Doing your part for the environment doesn’t mean you have to completely give up your comfort and warmth each winter.
The Grass Isn’t Always Greener
After winter has finally passed, the sun comes out longer and hotter, and you’re ready to spend more time outdoors enjoying your backyard, glass of lemonade in hand. Many of us also enjoy outdoor hobbies like gardening — which is great for the environment! However, without a doubt, the amount of water waste in summer and fall increase exponentially. It doesn’t help that due to the current effects of climate change, our summers are getting hotter and hotter. This makes it more tempting to shower more and use more water to keep your grassy lawn green and hydrated.

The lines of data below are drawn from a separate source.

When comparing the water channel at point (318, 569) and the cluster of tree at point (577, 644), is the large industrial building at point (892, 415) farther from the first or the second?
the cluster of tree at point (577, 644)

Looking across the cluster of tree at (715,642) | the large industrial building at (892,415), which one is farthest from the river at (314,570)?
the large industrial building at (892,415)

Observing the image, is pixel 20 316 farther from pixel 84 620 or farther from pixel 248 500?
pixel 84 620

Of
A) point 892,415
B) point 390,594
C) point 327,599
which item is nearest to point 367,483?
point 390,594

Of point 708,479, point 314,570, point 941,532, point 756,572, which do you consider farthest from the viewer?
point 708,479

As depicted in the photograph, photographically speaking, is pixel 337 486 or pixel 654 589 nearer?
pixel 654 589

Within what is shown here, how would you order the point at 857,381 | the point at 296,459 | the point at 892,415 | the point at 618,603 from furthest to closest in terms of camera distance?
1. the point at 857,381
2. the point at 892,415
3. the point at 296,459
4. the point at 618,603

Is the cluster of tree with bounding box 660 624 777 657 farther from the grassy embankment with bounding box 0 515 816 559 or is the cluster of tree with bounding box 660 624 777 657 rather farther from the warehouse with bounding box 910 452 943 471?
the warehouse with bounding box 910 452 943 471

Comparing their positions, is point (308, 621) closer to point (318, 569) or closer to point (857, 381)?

With all of that in mind, there are plenty of alternatives for your typical summer grass. As For Sale by Owner recommends, “before you purchase rolls of grass to plant across your lawn, consider how you can maximize your use of space in a way that will not require an excess of water. Sustainability organizations have begun to suggest material landscaping and flower gardens as these require less water and also provide more territory for bees and other pollinators.”
They also go onto to further recommend “minimizing your lawn space with some aesthetically pleasing rocks, flower beds and mulch covered gardens that will help retain water. Lavender and succulents are curb appeal classics that can fill out yard space easily and require significantly less water than a standard lawn.” Not only does switching out traditional grasses for hardy, yet beautiful landscape alternatives reduce your impact on the environment, but it also requires less work and maintenance. So it’s certainly worth making your yard a haven for both you and Mother Nature.
The Little Things Add Up
We make hundreds of decisions each day: when to get up, what to wear, where to eat, what to say. These choices add up — especially on the grander scale when you consider how many days we have each year, and how many years we each have on Earth. When it comes to your home, it’s important to make an active effort to be a conscious consumer and to be aware of how your choices affect our planet.

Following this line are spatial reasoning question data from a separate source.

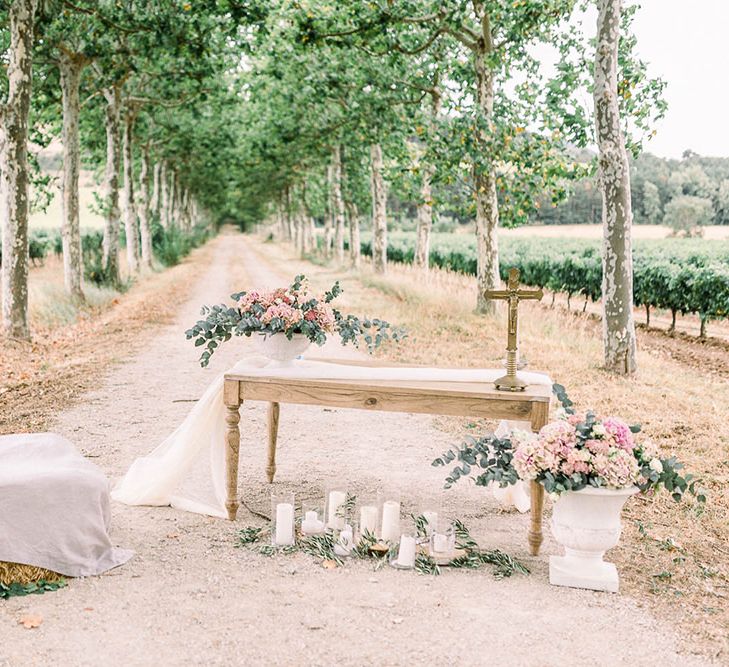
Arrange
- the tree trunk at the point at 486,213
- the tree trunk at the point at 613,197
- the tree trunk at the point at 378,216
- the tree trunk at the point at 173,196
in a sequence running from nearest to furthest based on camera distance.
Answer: the tree trunk at the point at 613,197 → the tree trunk at the point at 486,213 → the tree trunk at the point at 378,216 → the tree trunk at the point at 173,196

Think of “reduce, reuse, recycle,” for example. This key motto is in order of importance. While recycling is essential, we should first focus on the reduce and reuse parts of the equation. Reduce can look like using fewer paper towels in the kitchen, or the number of plastic bags you get from the grocery store. It’s also important to find ways to reuse things like glass. It might take some creativity, but it’s the little things that will eventually add up to help you create and live a more eco-friendly lifestyle.

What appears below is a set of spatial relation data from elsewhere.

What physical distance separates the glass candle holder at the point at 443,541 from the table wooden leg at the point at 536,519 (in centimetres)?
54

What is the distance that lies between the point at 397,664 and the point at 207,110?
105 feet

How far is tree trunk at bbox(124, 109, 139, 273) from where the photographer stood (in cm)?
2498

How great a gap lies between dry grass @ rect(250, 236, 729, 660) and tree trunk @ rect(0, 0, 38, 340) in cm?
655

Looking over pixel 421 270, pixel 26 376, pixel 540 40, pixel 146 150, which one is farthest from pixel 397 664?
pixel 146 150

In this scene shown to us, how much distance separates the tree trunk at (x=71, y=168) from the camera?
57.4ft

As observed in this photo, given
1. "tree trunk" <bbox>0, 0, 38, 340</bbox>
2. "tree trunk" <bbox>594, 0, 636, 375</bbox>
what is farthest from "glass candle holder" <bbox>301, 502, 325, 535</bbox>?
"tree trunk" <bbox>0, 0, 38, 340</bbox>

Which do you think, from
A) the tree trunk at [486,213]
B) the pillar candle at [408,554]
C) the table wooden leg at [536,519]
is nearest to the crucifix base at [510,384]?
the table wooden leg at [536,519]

Climate change and energy sustainability will always be an important subject to talk about and work together on. It’s also rather saddening how such an essential factor to the overall health of our home, Earth, is becoming a controversial political topic many decide to deny or, at the very least, turn a blind eye to. However, it’s time, on a global level, to take responsibility as homeowners and voters, and do what’s right for the future and our planet.